Le 19 mars 2025, le corps sans vie du marabout Saidouba Conté a été retrouvé dans sa chambre, à Kénéndé, dans la commune de Dubreka. Cette découverte a suscité des interrogations sur les circonstances de sa mort, qui semble avoir eu lieu plusieurs jours avant l’intervention des voisins.
Le fils aîné de la victime, Mohamed Lamine Conté, a témoigné sur les événements ayant précédé la découverte du corps. “Je suis le fils du défunt Saidouba Conté. Nous vivions ensemble à Conakry, à Gbessia.
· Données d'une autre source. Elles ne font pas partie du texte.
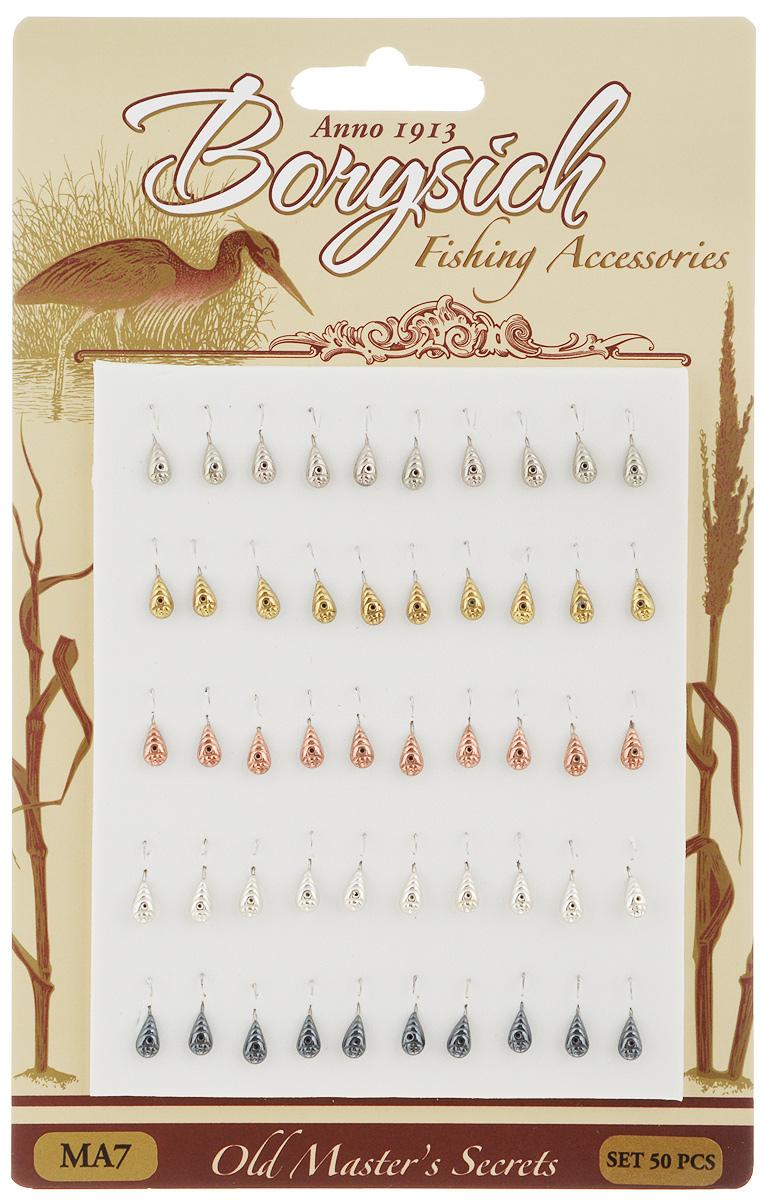 Мормышка свинцовая Borysich, №7, цвет: серебро, золото, медь, высота 6 мм, 50 шт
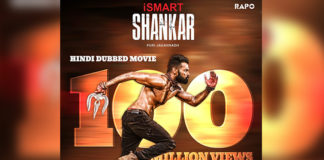 Ram Pothineni Breaks his Own Records on YouTube with iSmart Shankar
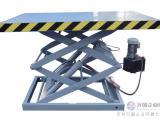 液压升降机价格\剪叉式升降机价格-腾禾机械
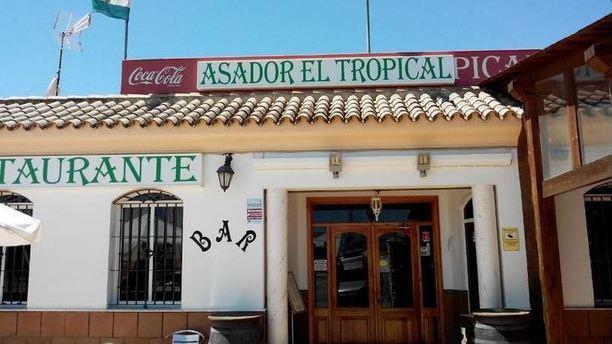 Asador El Tropical Asador El Tropical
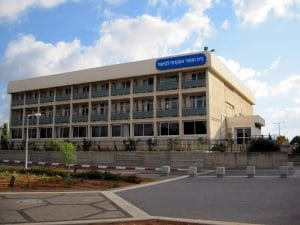 בית הספר לסיעוד בבית החולים הילל יפה \ צילום: דוברות בית החולים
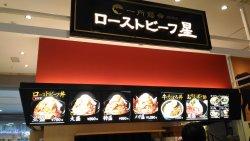 Roast Beef Hoshi, Aeon Mall Kisarazu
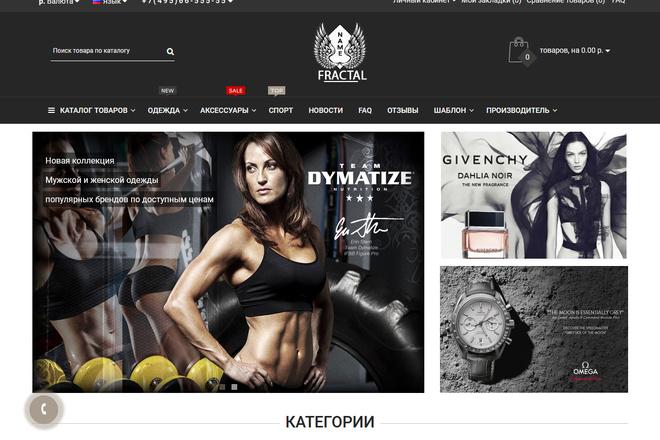 Разверну интернет-магазин на OpenCart OcStore+ установлю к нему шаблон 46 - kwork.ru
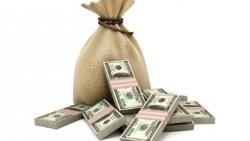 تفسير حلم ضياع النقود في المنام
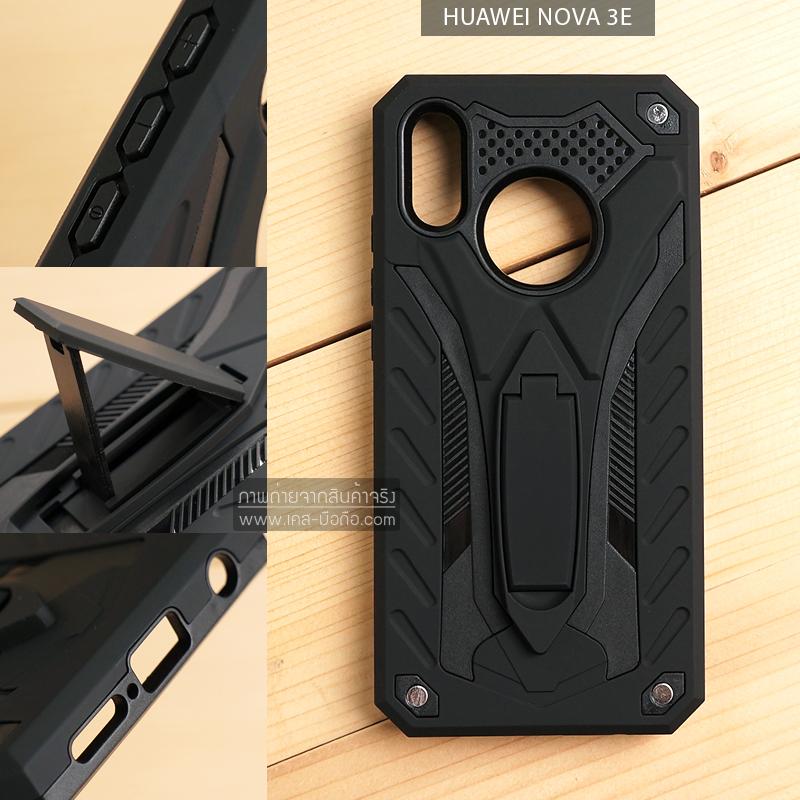 เคส Huawei Nova 3E เคสบั๊มเปอร์ กันกระแทก Defender 2 ชั้น (พร้อมขาตั้ง) สีดำ (แบบที่ 2)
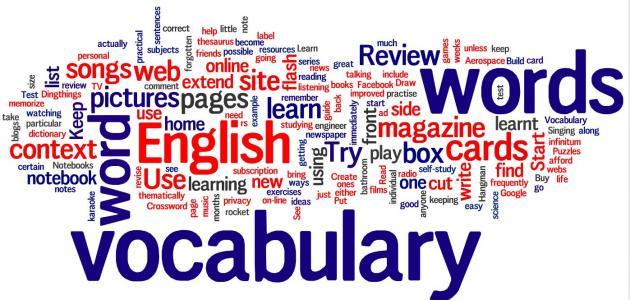 أفضل تطبيقات لتعلم اللغات الأجنبية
Mon père est venu à Dubreka, tandis que je suis allé à Sonfoniah. Il faisait des va-et-vient entre la maison de ma grande sœur à Kagbelen et ici. Nous venons de Boffa, précisément de Raponka Khoureralandé. Mon père était un karamoko, un marabout qui pratiquait la Douaou (prière et incantations) pour des gens. Parfois, il s’isolait pendant plusieurs jours, enfermé dans une maison, consacrant tout son temps à ses prières. Cette fois-ci, après trois jours d’isolement, les gens sont venus frapper à sa porte, mais il n’a pas répondu. Ils ont alors décidé de casser la porte pour voir ce qu’il en était. C’est ainsi qu’ils l’ont trouvé mort, étendu sur le tapis de prière”, a expliqué Mohamed Lamine Conté.
D’après ses propos, la mort de Saidouba Conté ne semble pas avoir été immédiate, mais aurait plutôt survécu plusieurs jours avant d’être constatée. Son enterrement a eu lieu le matin de ce 20 mars 2025, en présence de la Croix-Rouge de Guinée. Il laisse derrière lui deux veuves et cinq enfants.
Cet événement tragique soulève des questions sur les circonstances exactes de la mort du marabout, dont la pratique de l’isolement spirituel semble avoir joué un rôle crucial.